The Lion Dance Troupe provides a place for vulnerable Asian American youth

Houston, Texas (KTRK) – For nearly 15 years, it has been Soaring Phoenix Dragon The Lion Dance Society Provide a place for at-risk Asian American youth in the Greater Houston area to call home and find community. This weekend, the group will celebrate its historic anniversary.

The team can often be seen performing throughout the year at weddings, grand openings, and community events throughout the Asiatown area of ​​Houston and beyond. None of the dancers get paid for what they do, but they told ABC13 the reason it’s all worth it is because it gives them a sense of purpose.

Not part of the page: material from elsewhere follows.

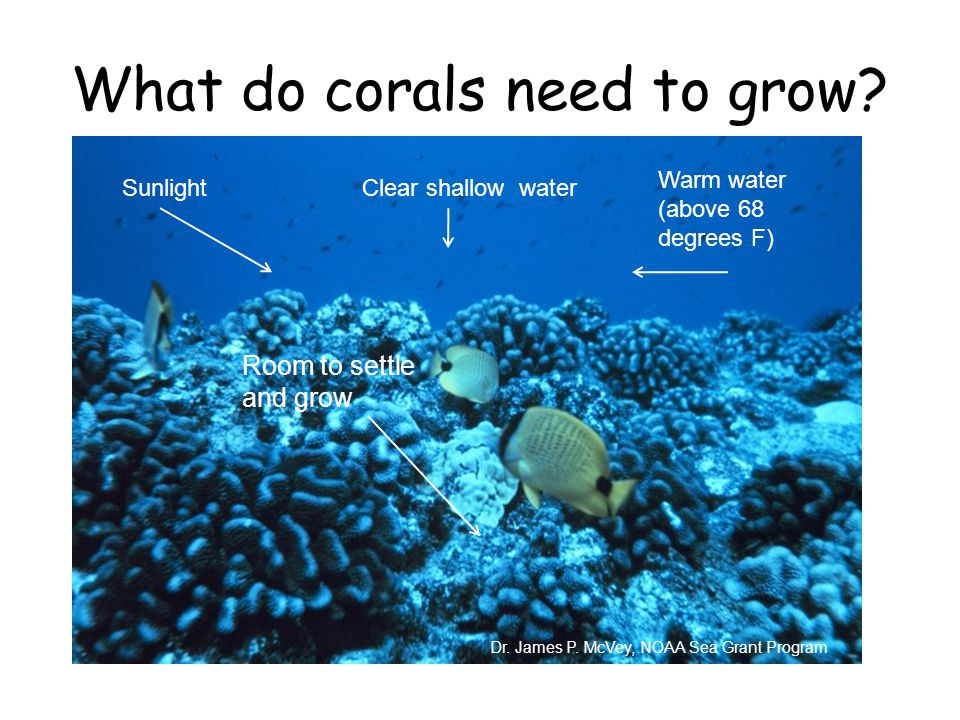What do corals need to grow. Dr. James P.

In Vietnamese culture, loud drums and cymbals usually set the stage for a lively and energetic lion dance. Performed mainly during the Lunar New Year, this dance symbolizes the act of driving away evil spirits and bringing good luck.

Watch: Asian Dance Team Episodes in Lunar New Year with ABC13

“The most exciting thing when we come to perform, whether it’s for an Asian audience or not, is that everyone is always so happy. They gasp when we do tricks at high poles. It’s amazing how everyone appreciates our culture,” said Alex Tran, founder and principal of the team, regardless. No matter where they come from.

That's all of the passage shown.